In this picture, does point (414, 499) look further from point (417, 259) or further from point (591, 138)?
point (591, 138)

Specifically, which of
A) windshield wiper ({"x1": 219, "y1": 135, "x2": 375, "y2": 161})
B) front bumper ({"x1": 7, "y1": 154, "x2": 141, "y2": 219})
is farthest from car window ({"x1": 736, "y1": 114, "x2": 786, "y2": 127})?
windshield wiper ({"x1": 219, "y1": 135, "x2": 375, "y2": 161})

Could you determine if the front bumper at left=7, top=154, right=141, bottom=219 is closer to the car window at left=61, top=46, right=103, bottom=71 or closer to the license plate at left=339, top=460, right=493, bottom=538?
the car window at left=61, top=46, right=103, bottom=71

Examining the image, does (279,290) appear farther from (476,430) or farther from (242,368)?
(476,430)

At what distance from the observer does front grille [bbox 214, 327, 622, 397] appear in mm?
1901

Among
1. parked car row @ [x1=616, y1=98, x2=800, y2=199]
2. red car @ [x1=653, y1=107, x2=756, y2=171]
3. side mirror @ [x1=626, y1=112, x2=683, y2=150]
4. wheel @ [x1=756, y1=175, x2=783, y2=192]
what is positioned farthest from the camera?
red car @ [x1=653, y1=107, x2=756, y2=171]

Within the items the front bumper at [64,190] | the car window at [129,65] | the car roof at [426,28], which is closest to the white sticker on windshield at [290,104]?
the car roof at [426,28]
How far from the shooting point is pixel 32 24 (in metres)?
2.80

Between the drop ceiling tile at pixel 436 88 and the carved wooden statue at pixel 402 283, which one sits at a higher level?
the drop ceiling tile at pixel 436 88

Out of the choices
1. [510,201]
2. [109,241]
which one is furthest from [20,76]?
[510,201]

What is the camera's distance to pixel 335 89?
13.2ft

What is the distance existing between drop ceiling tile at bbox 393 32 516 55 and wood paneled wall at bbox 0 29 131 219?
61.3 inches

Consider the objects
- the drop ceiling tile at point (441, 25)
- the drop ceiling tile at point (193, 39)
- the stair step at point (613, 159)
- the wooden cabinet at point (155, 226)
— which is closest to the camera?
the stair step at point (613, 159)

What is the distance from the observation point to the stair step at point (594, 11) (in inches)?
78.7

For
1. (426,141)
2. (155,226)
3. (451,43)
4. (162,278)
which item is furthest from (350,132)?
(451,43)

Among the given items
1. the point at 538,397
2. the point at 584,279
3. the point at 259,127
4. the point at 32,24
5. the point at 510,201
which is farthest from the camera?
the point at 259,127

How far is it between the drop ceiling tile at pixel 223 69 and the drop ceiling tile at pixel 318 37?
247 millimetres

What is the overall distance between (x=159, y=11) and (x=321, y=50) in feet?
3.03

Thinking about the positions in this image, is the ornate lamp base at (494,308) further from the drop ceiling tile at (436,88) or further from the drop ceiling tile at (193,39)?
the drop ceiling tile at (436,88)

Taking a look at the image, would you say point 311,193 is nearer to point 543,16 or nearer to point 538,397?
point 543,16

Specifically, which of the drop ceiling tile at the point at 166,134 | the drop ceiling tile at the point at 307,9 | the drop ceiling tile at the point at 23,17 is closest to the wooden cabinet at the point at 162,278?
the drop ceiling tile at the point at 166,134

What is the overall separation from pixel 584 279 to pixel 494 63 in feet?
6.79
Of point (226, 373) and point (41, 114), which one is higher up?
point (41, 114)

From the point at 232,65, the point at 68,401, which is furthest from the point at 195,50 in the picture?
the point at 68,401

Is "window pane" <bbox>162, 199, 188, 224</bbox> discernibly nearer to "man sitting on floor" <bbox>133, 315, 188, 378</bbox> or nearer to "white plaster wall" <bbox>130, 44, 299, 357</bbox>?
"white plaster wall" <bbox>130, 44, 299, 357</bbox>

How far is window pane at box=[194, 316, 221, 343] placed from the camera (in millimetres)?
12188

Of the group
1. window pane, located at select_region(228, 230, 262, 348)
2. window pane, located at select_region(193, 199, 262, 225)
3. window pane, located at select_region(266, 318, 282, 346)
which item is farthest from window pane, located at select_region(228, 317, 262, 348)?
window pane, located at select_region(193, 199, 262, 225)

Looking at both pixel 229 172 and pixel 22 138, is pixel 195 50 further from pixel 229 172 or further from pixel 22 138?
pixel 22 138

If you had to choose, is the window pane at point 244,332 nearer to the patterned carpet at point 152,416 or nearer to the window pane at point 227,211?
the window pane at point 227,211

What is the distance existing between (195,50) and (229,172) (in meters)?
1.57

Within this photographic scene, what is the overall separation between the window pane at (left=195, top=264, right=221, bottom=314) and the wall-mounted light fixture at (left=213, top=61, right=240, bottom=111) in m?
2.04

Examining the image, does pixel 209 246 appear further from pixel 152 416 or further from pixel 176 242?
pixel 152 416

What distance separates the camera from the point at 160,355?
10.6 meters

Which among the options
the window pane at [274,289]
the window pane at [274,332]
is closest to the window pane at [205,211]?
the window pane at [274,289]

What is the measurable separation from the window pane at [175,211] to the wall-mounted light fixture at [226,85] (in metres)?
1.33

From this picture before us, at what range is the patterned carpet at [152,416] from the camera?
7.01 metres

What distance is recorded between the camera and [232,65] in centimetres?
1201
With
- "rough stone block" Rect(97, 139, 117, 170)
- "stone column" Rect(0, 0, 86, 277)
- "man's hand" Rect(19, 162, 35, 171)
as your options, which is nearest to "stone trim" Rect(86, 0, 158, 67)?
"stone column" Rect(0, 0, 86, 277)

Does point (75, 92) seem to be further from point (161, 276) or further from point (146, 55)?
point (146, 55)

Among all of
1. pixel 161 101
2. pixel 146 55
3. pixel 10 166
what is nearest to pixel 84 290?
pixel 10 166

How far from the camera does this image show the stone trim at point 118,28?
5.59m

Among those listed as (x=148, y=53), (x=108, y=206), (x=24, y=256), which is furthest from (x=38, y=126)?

————

Can you copy out the entries word for word, from the line with "What is the distance existing between drop" to the line with "61.3 inches"?

What is the distance existing between drop ceiling tile at bbox 393 32 516 55 and wood paneled wall at bbox 0 29 131 219?
61.3 inches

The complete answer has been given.